Web content filtering 2007

It was a new year in web content filtering. The breadth and depth of the products we looked at has improved significantly over last year’s tests. There are several new trends this time. First, products are displaying a variety of architectures. These range from in-line gateways that sit behind the firewall to a proxy device that re-routes web-bound traffic through itself. Of course, we also saw the traditional client-server products as well.

Last year, most of our products were software based. This year we saw several appliances.

The final trend we noted was the inclusion of additional tools that do not apply directly to, but integrate nicely with web content filtering. Chief among those tools was anti-spyware functionality. However, some blocked virus activity, spam, adware and phishing as well. Most blocked both based on the URL and content of the website, and some had up to 90 different categories of offensive content on which to build policies.

The first rule for selecting today’s web content filtering tools is: decide what you need to do. If all you want to do is block URLs, you may not need a sophisticated appliance that performs all of the other functions we found on many of the products we reviewed.
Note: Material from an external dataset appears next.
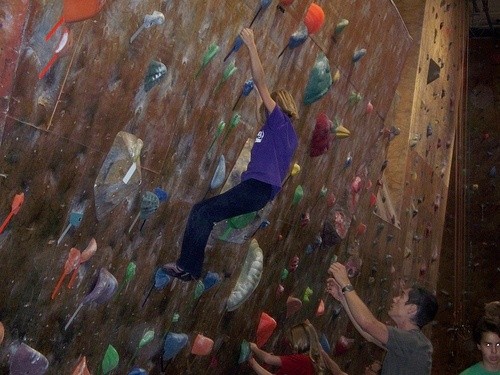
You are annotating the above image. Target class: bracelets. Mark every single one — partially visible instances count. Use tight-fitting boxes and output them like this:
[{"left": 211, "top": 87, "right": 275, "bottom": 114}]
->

Next, consider the size of your enterprise. This may help dictate the architecture that is most appropriate for your application. Finally, look at the traffic load the product will need to sustain. For example, will an in-line device become a choke point in your network? If so, you might want to look at a different architecture.
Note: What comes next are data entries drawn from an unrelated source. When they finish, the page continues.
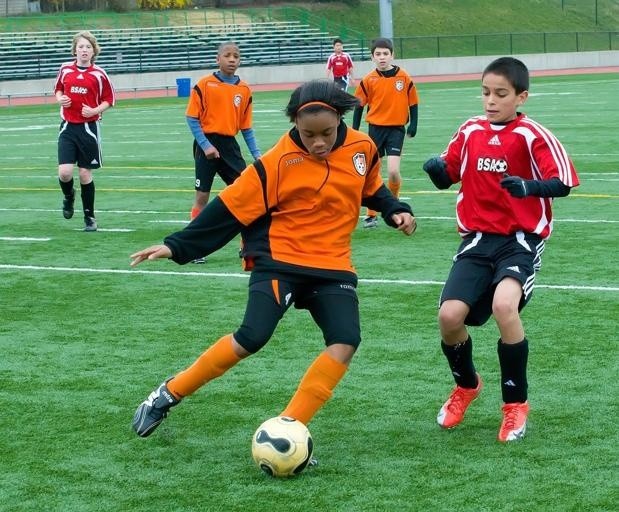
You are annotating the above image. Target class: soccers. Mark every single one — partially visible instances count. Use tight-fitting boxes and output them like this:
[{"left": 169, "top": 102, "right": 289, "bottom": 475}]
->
[{"left": 251, "top": 415, "right": 315, "bottom": 478}]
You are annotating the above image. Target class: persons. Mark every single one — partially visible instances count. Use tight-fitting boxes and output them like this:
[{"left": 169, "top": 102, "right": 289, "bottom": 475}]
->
[
  {"left": 55, "top": 29, "right": 114, "bottom": 232},
  {"left": 353, "top": 37, "right": 419, "bottom": 230},
  {"left": 183, "top": 41, "right": 263, "bottom": 262},
  {"left": 129, "top": 79, "right": 418, "bottom": 467},
  {"left": 421, "top": 55, "right": 580, "bottom": 445},
  {"left": 325, "top": 38, "right": 356, "bottom": 94}
]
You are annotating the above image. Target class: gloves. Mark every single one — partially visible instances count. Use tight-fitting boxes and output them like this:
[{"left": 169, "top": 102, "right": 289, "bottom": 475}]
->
[
  {"left": 422, "top": 157, "right": 448, "bottom": 179},
  {"left": 499, "top": 173, "right": 540, "bottom": 198}
]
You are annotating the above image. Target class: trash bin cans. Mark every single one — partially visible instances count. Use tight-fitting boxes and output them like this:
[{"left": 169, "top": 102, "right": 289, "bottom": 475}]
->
[{"left": 176, "top": 78, "right": 191, "bottom": 97}]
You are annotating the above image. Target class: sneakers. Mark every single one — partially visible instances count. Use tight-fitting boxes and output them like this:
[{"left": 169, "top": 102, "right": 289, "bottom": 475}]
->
[
  {"left": 132, "top": 374, "right": 181, "bottom": 437},
  {"left": 359, "top": 214, "right": 378, "bottom": 228},
  {"left": 437, "top": 372, "right": 481, "bottom": 429},
  {"left": 497, "top": 399, "right": 529, "bottom": 443},
  {"left": 63, "top": 187, "right": 76, "bottom": 219},
  {"left": 83, "top": 215, "right": 98, "bottom": 231}
]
Another issue is the type of filtering you want to do. Today’s filters usually look at both the URL and the web page’s content. URLs generally are updated from the developer’s website. These "blacklists" need to be researched regularly. Don’t pick a product that requires you to create your own blacklist. This is a service that the vendor should provide.

Finally, if you decide that you want a product with multiple functions and can sustain any performance impacts (which should be minimal in most cases), what functions do you need? Is it practical in your enterprise, for example, to add anti-spyware to your web content filter? There are reasons to integrate functions and reasons not to. Explore your requirements and understand the impact of placing all your required services in a single device. Remember that multipurpose devices often do their primary tasks very well and their secondary ones not as well. Be sure that what you are getting is up to the task you are imposing on it.
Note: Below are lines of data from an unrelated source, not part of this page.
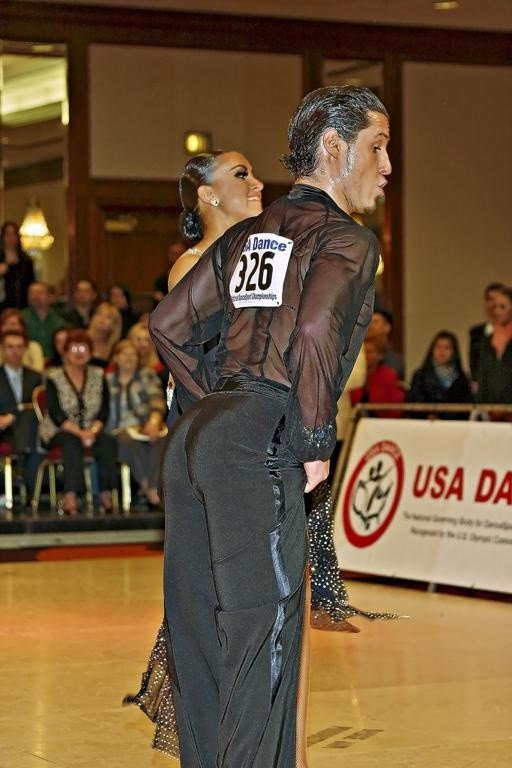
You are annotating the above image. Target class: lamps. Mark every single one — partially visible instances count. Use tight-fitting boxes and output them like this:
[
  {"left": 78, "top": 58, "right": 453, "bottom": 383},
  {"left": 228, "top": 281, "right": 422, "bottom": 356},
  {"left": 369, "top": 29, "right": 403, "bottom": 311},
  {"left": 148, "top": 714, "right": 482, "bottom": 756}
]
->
[{"left": 19, "top": 180, "right": 56, "bottom": 257}]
This was a very straightforward test program. First, we installed the software or appliance as recommended by the developer. Then we allowed the product to capture its updates from the web URL that provides those updates. We collected several open source blacklists covering a wide variety of undesirable sites. We selected a number of representative sites from each category and verified that the sites were live. We then used those sites as test sites for each of the products tested.

Our overall impression is that web filtering products have come a long way in a short time. They are beginning to show a level of maturity that fits well as a countermeasure to some of the most pervasive security problems we experience today.